Task to complete: Take the line containing "Thinking about vertical" and all lines after it to the end of the records, and output them exactly.

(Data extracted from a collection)
** begin **

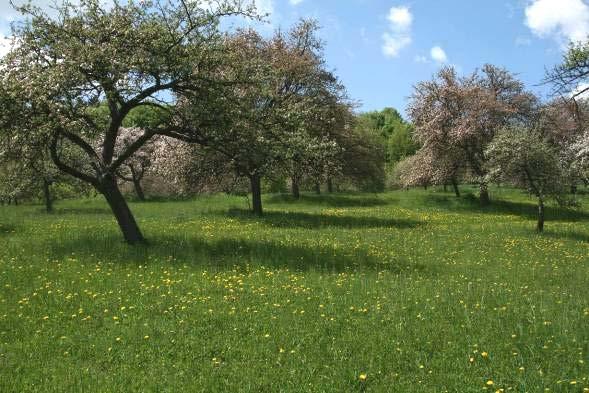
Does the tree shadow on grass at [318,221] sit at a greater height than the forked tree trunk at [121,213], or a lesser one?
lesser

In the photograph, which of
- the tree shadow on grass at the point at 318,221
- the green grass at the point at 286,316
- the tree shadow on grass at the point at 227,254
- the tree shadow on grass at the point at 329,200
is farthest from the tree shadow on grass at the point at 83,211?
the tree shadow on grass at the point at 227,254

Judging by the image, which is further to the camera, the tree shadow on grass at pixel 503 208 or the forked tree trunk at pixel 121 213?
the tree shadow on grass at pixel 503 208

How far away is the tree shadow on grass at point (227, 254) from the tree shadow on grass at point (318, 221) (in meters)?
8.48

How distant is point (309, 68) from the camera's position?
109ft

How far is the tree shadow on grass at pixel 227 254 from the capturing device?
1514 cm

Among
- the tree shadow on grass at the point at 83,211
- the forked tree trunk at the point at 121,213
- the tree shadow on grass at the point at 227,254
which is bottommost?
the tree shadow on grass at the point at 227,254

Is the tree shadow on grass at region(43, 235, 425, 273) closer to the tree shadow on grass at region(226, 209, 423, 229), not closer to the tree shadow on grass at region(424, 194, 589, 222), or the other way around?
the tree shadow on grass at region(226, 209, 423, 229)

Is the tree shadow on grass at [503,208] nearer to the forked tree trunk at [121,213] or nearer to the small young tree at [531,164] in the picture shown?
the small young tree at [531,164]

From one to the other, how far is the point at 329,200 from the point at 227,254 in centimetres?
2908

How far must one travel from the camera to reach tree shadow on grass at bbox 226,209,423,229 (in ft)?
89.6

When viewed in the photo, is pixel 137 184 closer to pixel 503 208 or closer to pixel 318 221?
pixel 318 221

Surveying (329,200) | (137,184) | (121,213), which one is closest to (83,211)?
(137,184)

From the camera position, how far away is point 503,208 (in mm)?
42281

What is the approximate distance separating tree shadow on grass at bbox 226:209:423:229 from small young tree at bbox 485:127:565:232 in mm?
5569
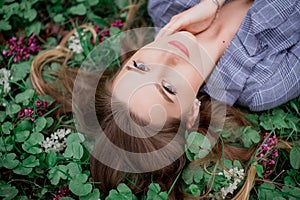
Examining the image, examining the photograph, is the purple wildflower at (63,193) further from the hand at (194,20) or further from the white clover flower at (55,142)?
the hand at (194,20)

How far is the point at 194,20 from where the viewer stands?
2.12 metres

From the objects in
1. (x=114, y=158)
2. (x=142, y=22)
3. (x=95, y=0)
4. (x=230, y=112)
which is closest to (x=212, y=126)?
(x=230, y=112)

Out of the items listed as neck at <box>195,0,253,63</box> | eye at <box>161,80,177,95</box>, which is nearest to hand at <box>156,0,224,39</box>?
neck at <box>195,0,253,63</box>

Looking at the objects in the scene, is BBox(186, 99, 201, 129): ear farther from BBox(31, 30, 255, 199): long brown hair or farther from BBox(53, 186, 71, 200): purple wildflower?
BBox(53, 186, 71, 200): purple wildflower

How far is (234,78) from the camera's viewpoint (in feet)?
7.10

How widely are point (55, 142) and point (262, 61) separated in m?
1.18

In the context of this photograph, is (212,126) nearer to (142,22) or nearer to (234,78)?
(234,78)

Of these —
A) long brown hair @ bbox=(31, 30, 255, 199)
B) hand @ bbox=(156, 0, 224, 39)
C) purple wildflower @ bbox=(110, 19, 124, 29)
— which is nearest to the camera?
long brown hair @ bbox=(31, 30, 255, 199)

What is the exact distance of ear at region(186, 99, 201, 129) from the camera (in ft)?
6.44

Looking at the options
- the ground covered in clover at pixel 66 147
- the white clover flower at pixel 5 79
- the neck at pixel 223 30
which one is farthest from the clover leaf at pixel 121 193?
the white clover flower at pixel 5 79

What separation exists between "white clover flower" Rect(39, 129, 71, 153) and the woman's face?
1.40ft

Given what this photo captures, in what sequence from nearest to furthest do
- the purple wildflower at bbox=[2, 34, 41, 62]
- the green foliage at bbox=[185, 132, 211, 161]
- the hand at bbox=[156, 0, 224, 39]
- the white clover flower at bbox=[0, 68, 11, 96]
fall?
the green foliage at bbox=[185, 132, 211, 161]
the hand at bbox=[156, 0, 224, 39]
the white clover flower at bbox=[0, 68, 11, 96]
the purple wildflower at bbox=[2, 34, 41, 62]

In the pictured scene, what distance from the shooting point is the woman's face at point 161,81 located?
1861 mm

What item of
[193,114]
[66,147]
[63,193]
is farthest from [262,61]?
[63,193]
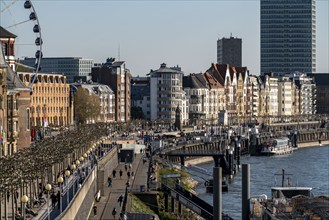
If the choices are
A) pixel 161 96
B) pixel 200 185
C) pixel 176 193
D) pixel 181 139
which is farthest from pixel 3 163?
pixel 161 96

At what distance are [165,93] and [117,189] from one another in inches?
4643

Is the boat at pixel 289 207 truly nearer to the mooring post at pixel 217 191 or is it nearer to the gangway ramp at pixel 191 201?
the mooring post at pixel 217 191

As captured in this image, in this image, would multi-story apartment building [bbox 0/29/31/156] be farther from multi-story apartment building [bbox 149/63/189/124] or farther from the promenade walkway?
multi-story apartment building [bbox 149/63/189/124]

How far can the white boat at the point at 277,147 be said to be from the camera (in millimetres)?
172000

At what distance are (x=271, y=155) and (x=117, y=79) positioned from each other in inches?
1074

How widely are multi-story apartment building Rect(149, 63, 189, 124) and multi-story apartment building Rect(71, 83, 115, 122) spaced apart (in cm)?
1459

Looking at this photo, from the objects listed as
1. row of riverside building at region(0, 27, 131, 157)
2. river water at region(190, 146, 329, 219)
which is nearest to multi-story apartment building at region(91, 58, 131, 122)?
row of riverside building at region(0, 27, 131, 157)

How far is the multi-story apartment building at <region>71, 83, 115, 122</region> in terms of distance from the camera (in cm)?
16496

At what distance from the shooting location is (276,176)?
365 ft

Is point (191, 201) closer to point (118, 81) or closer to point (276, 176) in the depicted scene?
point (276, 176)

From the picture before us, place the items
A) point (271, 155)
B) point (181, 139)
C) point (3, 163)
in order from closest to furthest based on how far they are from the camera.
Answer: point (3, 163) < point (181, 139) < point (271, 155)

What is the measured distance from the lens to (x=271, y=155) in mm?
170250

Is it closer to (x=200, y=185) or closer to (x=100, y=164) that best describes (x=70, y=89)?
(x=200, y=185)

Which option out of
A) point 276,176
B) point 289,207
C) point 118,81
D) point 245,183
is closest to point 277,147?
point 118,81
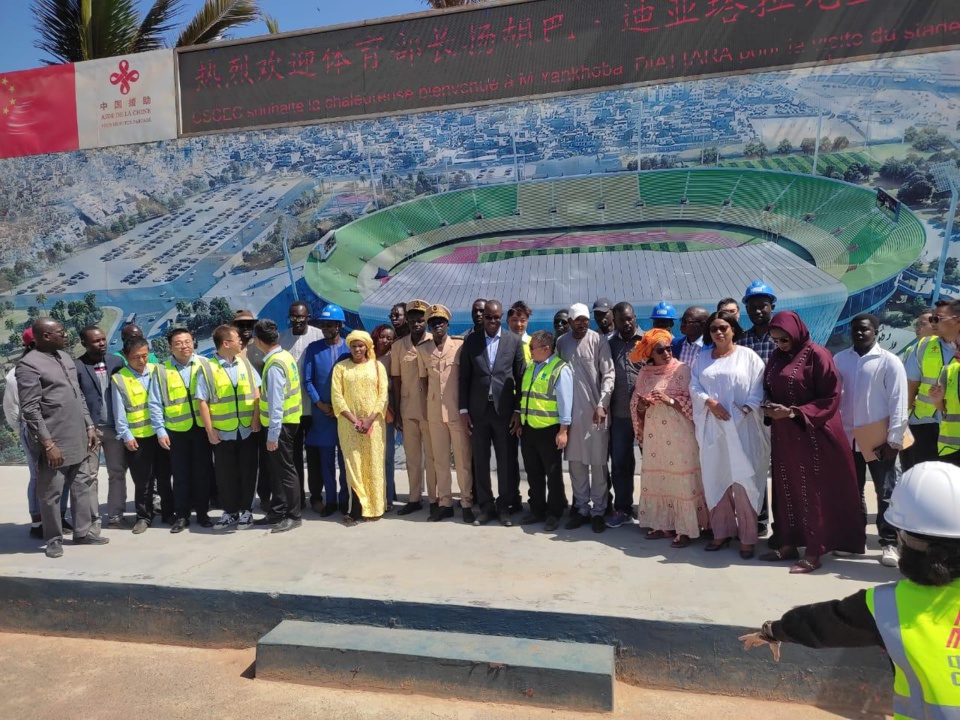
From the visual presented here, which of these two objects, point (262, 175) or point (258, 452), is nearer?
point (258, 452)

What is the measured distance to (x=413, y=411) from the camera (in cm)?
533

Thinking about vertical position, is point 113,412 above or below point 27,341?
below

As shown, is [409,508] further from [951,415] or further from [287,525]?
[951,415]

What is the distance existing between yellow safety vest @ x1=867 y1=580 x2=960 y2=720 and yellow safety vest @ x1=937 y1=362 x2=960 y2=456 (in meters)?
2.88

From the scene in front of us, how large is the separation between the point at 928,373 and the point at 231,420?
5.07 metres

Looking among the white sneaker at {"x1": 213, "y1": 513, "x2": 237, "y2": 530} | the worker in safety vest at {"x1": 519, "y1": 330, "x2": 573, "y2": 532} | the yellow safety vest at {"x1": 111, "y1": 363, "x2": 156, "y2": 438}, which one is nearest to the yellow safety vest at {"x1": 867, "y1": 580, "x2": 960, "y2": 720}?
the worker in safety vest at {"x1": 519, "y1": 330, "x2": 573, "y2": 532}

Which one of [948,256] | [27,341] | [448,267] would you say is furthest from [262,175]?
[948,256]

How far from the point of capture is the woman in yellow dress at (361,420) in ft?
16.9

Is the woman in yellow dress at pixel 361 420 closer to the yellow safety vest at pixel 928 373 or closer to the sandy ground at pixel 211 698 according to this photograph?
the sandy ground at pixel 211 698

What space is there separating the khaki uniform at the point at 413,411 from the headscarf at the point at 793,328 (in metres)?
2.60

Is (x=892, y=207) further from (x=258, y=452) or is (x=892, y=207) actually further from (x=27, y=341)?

** end **

Complete answer:
Thinking about vertical position, is point 113,412 above or below point 27,341?
below

As shown, is [409,508] further from [951,415] or further from [287,525]?
[951,415]

What is the distance existing between yellow safety vest @ x1=867 y1=580 x2=960 y2=720 and yellow safety vest @ x1=937 y1=362 x2=960 y2=456 (in meters)?
2.88

From the scene in front of us, how large is the separation between the point at 928,373 and the point at 231,420?
5.07 metres

Looking among the white sneaker at {"x1": 213, "y1": 513, "x2": 237, "y2": 530} | the worker in safety vest at {"x1": 519, "y1": 330, "x2": 573, "y2": 532} | the yellow safety vest at {"x1": 111, "y1": 363, "x2": 156, "y2": 438}, which one is nearest to the yellow safety vest at {"x1": 867, "y1": 580, "x2": 960, "y2": 720}?
the worker in safety vest at {"x1": 519, "y1": 330, "x2": 573, "y2": 532}

Which one of [948,256] | [27,341] | [448,267] would you say is furthest from [262,175]?
[948,256]

How far from the point of capture is the woman in yellow dress at (361,420) in ft?
16.9

Is the woman in yellow dress at pixel 361 420 closer to the yellow safety vest at pixel 928 373 or closer to the sandy ground at pixel 211 698 according to this photograph?
the sandy ground at pixel 211 698

What space is there separating the khaki uniform at the point at 413,411 from the headscarf at the point at 793,328 (in metres)?
2.60

Is (x=892, y=207) further from (x=258, y=452) or is (x=892, y=207) actually further from (x=27, y=341)?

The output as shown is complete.